Orbital sees bright future for Orion launch abort system
The escape rocket that would shoot astronauts to safety from a failing spacecraft in the now-defunct Constellation program could be reborn in future commercial space vehicles, according to the head of Orbital Sciences Corp.
Orbital is still developing the Launch Abort System for the Orion spacecraft, although the program would be cancelled under the White House's new NASA policy released in early February.
The abort system would generate 400,000 pounds of thrust from a solid-fueled motor for a fraction of a second, enough power to rapidly whisk the Orion capsule, and the astronauts inside, from a failing rocket during launch.
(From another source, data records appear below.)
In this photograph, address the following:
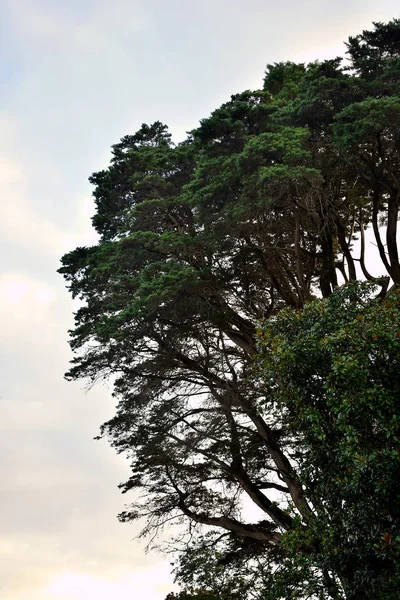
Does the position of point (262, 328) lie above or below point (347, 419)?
above

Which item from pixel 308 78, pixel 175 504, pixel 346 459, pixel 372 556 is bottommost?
pixel 372 556

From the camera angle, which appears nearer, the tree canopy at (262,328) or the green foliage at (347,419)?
the green foliage at (347,419)

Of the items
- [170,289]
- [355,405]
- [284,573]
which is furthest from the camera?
[170,289]

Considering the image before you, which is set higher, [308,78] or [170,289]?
[308,78]

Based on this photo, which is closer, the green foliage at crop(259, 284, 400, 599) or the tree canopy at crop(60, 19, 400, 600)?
the green foliage at crop(259, 284, 400, 599)

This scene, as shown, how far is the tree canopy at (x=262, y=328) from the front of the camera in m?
7.52

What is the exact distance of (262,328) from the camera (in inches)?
339

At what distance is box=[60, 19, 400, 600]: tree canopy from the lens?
7523 mm

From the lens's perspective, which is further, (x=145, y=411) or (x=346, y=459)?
(x=145, y=411)

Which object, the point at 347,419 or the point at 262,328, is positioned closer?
Answer: the point at 347,419

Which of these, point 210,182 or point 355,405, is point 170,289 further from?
point 355,405

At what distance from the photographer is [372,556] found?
7.52m

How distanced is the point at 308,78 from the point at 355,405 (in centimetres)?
628

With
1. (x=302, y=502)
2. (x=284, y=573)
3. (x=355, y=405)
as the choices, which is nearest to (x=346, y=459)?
(x=355, y=405)
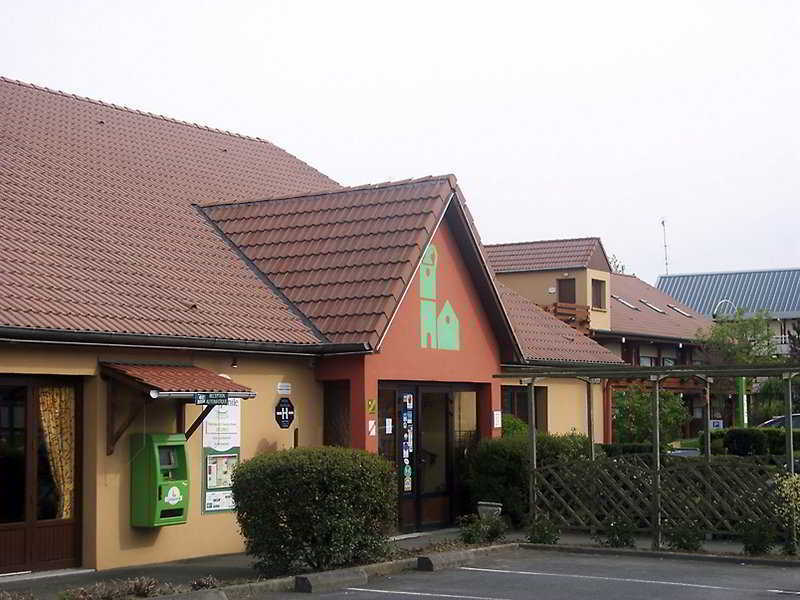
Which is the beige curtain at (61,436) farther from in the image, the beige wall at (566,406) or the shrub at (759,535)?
the beige wall at (566,406)

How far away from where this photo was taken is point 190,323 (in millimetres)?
17016

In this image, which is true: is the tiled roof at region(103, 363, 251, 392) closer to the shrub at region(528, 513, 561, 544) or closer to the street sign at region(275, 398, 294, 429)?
the street sign at region(275, 398, 294, 429)

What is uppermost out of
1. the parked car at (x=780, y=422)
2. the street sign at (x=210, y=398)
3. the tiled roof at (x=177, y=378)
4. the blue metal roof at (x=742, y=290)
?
the blue metal roof at (x=742, y=290)

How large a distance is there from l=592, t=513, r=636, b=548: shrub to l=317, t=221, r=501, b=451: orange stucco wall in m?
3.60

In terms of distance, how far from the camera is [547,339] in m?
26.3

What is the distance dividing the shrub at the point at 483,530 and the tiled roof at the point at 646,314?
28.1m

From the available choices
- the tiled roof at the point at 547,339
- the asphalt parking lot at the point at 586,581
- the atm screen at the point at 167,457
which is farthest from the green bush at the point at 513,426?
the atm screen at the point at 167,457

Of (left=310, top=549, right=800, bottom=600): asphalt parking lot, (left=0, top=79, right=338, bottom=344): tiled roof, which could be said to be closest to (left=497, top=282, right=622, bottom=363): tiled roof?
(left=0, top=79, right=338, bottom=344): tiled roof

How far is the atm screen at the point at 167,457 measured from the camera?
16.2 m

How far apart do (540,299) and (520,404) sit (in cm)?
1781

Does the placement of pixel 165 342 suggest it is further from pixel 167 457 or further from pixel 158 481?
pixel 158 481

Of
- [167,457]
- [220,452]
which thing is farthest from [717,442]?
[167,457]

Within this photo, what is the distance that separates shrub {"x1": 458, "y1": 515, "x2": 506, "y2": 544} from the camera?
714 inches

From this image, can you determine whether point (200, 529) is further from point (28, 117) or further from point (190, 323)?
point (28, 117)
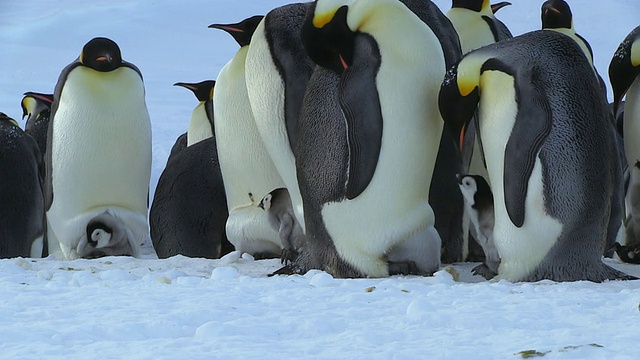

"If the Constellation program is wrapped up, I think the Launch Abort System work that we've done is one of those elements that should have an excellent opportunity to be transferred into future human spaceflight systems, whether those would involve Orbital putting the entire system together or supplying the Launch Abort System to some other prime contracter that might be in the running for that work," said David Thompson, the company's chairman and CEO.
In place of the Constellation program, NASA is planning to turn over responsibility for human spaceflight to commercial transportation services. Leading contenders for the new role in space operations include major contractors like Boeing Co. and Lockheed Martin Corp. Orbital and Space Exploration Technologies Corp., or SpaceX, are also vying for the space transport job.
"I think the work we've done over the last two-and-a-half years [with the abort system] should be pretty directly transferrable into one or more of the human spaceflight systems that NASA would expect to promote over the next five years," Thompson said.